Creative accounting and high-handed directives frustrate the market.
State and city officialdom continues to rule the waves in California's ports when it comes to public funds. And the motives behind the decisions appear to have little to do with serving the people.
At Long Beach, the city council is demanding what amounts to a double payment of the 10 percent annual levy on net earnings, which would contravene the city charter. The port is paying $12 million in October, which is all well and good. But the council also wants another 8 percent this year, based on the port's forecast of next year's revenue, plus the rest when the actual revenue is known.
On top of this, the council wants the port to exclude the 10 percent levy when totting up its revenues – which would inflate the revenues by 10 percent and mean even more going to the city.
The real reason is that the Tidelands Fund, into which the money goes, is perilously low and officials are resorting to creative accounting that in the private sector would get state prosecutors fired up over possible fraud.

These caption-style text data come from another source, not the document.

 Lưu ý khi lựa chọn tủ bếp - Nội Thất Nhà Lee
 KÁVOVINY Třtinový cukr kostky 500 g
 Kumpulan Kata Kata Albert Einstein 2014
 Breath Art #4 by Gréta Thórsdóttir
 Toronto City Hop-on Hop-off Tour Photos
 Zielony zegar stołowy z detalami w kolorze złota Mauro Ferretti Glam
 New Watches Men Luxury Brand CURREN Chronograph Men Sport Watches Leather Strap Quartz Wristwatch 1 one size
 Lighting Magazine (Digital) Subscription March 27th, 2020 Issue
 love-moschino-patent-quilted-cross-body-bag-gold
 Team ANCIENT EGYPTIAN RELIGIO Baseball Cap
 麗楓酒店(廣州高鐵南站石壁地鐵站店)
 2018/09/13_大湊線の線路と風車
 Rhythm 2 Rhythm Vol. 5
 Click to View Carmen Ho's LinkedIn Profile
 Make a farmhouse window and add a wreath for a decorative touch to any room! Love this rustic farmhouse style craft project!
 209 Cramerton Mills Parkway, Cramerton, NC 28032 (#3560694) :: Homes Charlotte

Los Angeles, like other big cities, is overloaded with bureaucracy. Human resources, public relations, employment diversity …could all be trimmed. (As could huge wages paid to the ring-fenced unionized workers, but that is impossible in practice.)

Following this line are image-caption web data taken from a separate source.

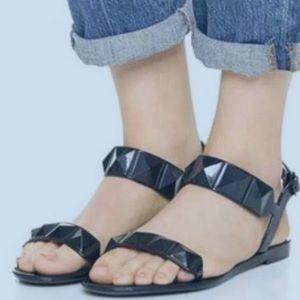 Rebecca Minkoff Black Jana Jelly Sandals, size 7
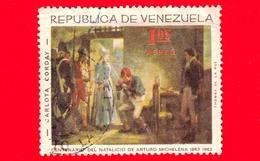 VENEZUELA - Usato - 1966 (1963) - 100 Anni Della Nascita Di Arturo Michelena (1863-1898) - Charlotte Corday - 1.05 Aerea - Venezuela
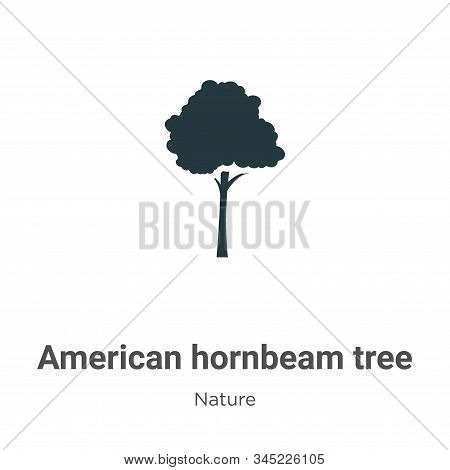 American hornbeam tree icon isolated on white background from nature collection. American hornbeam t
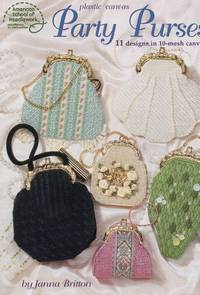 Plastic Canvas Party Purses 11 Designs in 10-Mesh Canvas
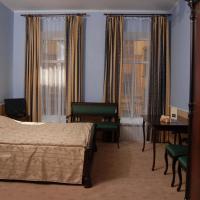 MK Classik Hotel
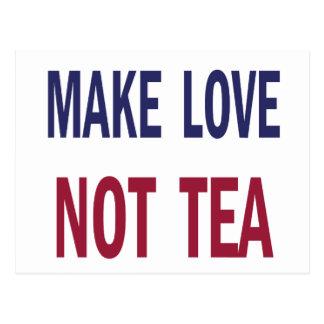 Haga el té del amor no postales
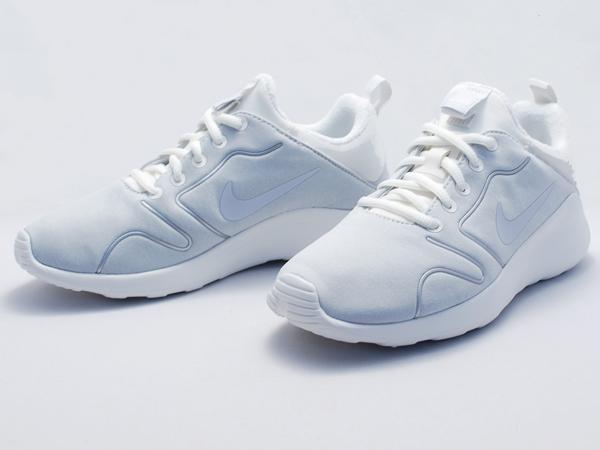 half off f82c2 ba474 Nike WMNS NIKE KAISHI 2.0 SE 844898-100 women s Nike started 2.0 SE sneakers  running ...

The port is seen as a cash cow that is being well and truly milked. Programs such as the anti-pollution campaign and security will come under threat.
State officials are also doing their bit to trip up the ports, in the form of air pollution regulations for Long Beach and Los Angeles. They are calling for the two ports to be subject to tougher limits than those drawn up by the ports themselves and which, indirectly, have been accepted by the International Maritime Organization.
What's more, these limits are stricter than those at other ports, which will mean that the traffic will find cheaper places to berth. Why? Because shipping lines will have to spend more money to scrub funnel emissions even more carefully, leading to an obvious switch to cheaper ports.
Add the latest hassles with the office clerks' union at the two ports and it's easy to see why shipping lines and traders are constantly looking for other options to get the goods moving.
But that of course is probably of no concern to officialdom.